Алиса посмотрела на него с яростью.

– Лучше, если вы сами выйдете, – сказала она. – У нас не разносят.

Мистер Причард ответил холодным взглядом.

– Нас здесь задержали. Я уже потерял один день отпуска. Поломка автобуса произошла не по моей вине. Так по крайней мере завтрак подайте. Жена чувствует себя неважно. Я не привык сидеть на табурете, и миссис Причард – тоже.

Алиса пригнула голову, как бодливая корова.

– Слушайте, мне хочется в туалет и вымыть лицо, а вы заняли мою ванную.
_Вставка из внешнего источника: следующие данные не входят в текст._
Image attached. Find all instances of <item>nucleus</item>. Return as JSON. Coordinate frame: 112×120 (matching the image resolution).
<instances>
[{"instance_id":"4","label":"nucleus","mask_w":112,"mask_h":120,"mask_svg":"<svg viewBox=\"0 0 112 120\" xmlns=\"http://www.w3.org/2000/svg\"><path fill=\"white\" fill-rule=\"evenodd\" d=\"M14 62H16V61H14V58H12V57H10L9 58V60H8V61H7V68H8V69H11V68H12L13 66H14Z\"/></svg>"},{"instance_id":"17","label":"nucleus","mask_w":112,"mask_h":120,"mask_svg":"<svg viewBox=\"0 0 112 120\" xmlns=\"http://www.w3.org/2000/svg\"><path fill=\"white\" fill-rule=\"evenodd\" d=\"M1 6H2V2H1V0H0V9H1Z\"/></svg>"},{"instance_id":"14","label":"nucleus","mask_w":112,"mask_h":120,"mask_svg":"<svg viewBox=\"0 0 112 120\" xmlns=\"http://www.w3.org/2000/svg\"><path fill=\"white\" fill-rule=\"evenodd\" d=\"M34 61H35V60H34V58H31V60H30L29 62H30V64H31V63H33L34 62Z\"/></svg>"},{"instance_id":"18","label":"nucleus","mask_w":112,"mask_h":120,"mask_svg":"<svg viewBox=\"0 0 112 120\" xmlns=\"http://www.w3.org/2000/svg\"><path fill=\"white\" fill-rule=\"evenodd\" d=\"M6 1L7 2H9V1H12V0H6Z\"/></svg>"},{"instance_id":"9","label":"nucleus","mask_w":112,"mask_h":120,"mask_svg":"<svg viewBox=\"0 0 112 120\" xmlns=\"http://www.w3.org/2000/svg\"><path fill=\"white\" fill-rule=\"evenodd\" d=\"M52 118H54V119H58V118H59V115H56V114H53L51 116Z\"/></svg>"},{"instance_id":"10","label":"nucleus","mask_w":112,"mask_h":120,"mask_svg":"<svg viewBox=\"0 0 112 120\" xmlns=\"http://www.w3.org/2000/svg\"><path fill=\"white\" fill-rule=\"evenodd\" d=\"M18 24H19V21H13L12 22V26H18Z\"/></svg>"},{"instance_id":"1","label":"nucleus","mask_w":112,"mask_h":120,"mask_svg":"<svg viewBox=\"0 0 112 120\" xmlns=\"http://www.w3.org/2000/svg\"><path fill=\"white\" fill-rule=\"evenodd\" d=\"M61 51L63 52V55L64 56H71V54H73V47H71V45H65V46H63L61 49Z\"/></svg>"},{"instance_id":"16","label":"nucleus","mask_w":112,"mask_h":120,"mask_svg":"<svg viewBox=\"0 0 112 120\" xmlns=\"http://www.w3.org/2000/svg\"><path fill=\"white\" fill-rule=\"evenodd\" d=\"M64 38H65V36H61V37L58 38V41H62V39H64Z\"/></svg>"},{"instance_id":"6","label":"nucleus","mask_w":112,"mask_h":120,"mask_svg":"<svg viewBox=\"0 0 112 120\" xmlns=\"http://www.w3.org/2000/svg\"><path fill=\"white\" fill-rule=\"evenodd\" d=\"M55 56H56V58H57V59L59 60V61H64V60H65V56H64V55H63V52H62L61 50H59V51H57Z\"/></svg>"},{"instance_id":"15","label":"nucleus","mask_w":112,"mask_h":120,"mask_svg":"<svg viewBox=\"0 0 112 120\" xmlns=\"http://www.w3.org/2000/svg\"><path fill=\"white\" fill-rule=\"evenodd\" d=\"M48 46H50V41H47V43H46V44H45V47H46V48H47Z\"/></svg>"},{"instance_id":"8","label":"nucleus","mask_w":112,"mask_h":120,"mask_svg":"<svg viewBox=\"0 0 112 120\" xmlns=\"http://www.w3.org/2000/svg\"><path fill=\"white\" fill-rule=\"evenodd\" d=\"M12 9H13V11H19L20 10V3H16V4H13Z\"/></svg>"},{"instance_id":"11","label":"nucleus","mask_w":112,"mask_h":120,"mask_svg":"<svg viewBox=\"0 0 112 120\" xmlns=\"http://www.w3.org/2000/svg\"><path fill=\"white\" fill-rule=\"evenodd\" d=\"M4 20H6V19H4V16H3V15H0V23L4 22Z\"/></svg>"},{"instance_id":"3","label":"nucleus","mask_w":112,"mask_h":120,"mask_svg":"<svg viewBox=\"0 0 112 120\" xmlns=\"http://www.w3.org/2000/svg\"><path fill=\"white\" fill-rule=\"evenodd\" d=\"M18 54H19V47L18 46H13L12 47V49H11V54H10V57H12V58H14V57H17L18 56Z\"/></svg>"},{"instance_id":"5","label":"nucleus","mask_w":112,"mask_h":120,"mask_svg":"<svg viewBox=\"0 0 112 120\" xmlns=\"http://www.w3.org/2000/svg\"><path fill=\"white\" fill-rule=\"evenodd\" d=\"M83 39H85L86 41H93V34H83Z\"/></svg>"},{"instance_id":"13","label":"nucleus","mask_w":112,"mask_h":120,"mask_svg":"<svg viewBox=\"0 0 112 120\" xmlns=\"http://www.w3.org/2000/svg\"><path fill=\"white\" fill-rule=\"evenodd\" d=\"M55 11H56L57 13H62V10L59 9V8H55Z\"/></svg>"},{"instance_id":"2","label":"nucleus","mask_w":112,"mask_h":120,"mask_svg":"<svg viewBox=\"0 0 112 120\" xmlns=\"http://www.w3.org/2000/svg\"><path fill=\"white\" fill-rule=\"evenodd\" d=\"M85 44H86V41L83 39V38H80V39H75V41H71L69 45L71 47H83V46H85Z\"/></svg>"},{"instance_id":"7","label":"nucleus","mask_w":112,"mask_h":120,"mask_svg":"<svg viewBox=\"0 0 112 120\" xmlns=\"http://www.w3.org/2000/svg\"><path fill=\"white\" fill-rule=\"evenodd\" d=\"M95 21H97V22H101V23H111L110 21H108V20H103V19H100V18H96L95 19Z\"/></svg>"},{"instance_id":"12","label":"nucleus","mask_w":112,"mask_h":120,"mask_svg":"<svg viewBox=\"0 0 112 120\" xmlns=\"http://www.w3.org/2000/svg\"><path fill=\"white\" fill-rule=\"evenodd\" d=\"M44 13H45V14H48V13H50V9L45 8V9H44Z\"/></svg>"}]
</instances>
Мистер Причард нервно дотронулся до очков.

– Я вас понимаю.

Он обернулся к Хуану, и блики на очках превратили их в два зеркальца, за которыми исчезли глаза. Рука его выдернула из жилетного кармана цепочку. Он раскрыл золотую пилку для ногтей и быстро прочистил кончиком под каждым ногтем. Потом оглянулся вокруг, и его пробрал легкий холодок неуверенности. Мистер Причард был бизнесмен, президент не очень большой корпорации. Он никогда не бывал один. Дела в его фирме вершил круг людей, работавших одинаково, думавших одинаково и даже выглядевших одинаково. Обедал он с людьми себе подобными, которые собирались в клубах; чуждым элементам и чуждым идеям доступа туда не было. Его религиозная жизнь опять таки проходила в его ложе и в его церкви – и та и другая были изолированы и ограждены. Раз в неделю он играл в покер с людьми, настолько не отличавшимися от него, что игра была вполне равной, и отсюда они черпали убеждение, что все они – великолепные игроки. Куда бы он ни пришел, он был не просто человеком, а единицей в корпорации, единицей в клубе, в ложе, в церкви, в партии. Его идеи и мысли никогда не подвергались критике, потому что он добровольно объединялся только с такими же, как он. Он читал газету, выпускаемую его кругом и для его круга. Книги, попадавшие в его дом, были отобраны комитетом, отбрасывавшим все, что могло его раздражить. Он терпеть не мог иные страны и иностранцев, потому что среди них трудно найти своего двойника. Он не хотел выделиться из своего круга. Он был бы рад подняться там на самый верх, чтобы им восхищались; но покинуть свой круг он и не помышлял. На редких холостяцких вечеринках, когда голые женщины плясали на столе или сидели в громадных бокалах с вином, мистер Причард и гоготал, и пил это вино, но рядом были еще пятьсот причардов.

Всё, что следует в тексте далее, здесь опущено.